Selected text:
···
Mandalay is far from the only orchestrated incident. Myanmar has a long history of military regimes employing the “dual threat of external intervention and internal disintegration” to ensure control, according to the report. Famed examples of such diversions include General Ne Win’s anti-Chinese riots in the 1960s to distract from a countrywide rice shortage, and Buddhist-Muslim tensions after democratic mass uprising in 1988.

“Buddhist anti-Muslim actions in Myanmar are not new – they have surfaced periodically in recent decades,” said Southeast Asia historian Peter Coclanis.

“Adding to … historical factors, obviously, are more immediate factors having to do with ethnic scapegoating, the desire to ramp up Buddhist Bamar national feeling [and] short-run political advantage in the run-up to the election.”

In January, US assistant secretary of state Tom Malinowski warned that by inflaming radical religious divides Myanmar is stoking the flames of a fire it isn’t ready to handle.

“The use of religion in particular, to divide people - whether it is done for political or any other purposes, is incredibly dangerous, particularly in an election year,” he said.

However, Mr Normand from Justice Trust said such chaos might be exactly what the crony networks of the “hidden hands” are trying to whip up for their own benefit.

“For some, the minority hard-liners, sectarian riots spinning out of control will likely improve their electoral chances, but for those with a vision of long-term good for the country it’s very dangerous,” he said.

“Once these things are out, they cannot just be pushed back in the bottle.”
···
Extracted entries:
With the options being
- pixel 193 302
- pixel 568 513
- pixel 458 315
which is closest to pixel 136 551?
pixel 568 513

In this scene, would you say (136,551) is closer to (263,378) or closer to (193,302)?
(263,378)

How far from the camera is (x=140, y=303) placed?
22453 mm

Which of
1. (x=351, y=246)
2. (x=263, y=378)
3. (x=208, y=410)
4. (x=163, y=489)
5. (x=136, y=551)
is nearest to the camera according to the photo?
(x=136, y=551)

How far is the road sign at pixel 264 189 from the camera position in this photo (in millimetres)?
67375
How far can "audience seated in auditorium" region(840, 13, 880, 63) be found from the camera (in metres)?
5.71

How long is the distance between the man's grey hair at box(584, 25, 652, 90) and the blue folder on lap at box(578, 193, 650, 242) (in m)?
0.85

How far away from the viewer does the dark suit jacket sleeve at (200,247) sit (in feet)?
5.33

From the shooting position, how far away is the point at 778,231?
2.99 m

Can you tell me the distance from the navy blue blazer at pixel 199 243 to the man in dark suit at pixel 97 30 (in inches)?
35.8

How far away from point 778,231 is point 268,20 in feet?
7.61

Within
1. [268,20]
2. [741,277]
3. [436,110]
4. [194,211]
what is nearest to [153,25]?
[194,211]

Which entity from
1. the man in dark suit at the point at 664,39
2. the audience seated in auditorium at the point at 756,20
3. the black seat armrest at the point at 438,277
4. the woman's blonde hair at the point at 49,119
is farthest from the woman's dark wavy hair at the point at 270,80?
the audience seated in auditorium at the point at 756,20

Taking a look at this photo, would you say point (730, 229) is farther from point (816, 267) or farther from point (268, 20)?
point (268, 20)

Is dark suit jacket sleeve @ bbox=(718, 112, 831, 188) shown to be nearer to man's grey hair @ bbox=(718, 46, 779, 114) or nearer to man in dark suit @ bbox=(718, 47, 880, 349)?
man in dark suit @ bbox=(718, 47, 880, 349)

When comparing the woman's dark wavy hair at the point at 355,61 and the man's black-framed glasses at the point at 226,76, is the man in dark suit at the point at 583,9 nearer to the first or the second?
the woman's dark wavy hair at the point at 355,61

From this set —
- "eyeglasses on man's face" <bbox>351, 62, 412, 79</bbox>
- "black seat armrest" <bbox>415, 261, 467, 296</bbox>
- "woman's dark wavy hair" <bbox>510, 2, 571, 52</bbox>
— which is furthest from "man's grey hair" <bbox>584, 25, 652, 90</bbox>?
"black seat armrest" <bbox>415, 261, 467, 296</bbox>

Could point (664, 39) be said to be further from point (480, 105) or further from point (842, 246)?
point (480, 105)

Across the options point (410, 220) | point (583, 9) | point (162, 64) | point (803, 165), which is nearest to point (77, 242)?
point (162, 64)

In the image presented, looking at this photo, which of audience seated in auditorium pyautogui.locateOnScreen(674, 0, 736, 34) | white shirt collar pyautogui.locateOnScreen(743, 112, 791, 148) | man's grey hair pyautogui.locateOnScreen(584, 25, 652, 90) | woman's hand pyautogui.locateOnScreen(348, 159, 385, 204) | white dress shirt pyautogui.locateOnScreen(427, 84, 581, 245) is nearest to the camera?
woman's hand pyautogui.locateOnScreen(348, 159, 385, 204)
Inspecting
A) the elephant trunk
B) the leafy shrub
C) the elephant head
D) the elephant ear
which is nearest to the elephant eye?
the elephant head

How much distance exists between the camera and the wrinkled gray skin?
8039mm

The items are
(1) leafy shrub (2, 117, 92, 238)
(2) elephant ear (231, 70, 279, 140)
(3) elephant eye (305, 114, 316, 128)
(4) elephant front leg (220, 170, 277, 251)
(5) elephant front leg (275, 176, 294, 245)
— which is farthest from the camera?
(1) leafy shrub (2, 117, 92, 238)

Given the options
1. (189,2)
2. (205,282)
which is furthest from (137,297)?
···
What this task involves:
Please edit the part of the article on Myanmar that opens with the words containing "In January, US" and closes with "ready to handle.", replacing "stoking" with "fanning". The listing is separate material, unrelated to the article on Myanmar.

Solution to this problem:
In January, US assistant secretary of state Tom Malinowski warned that by inflaming radical religious divides Myanmar is fanning the flames of a fire it isn’t ready to handle.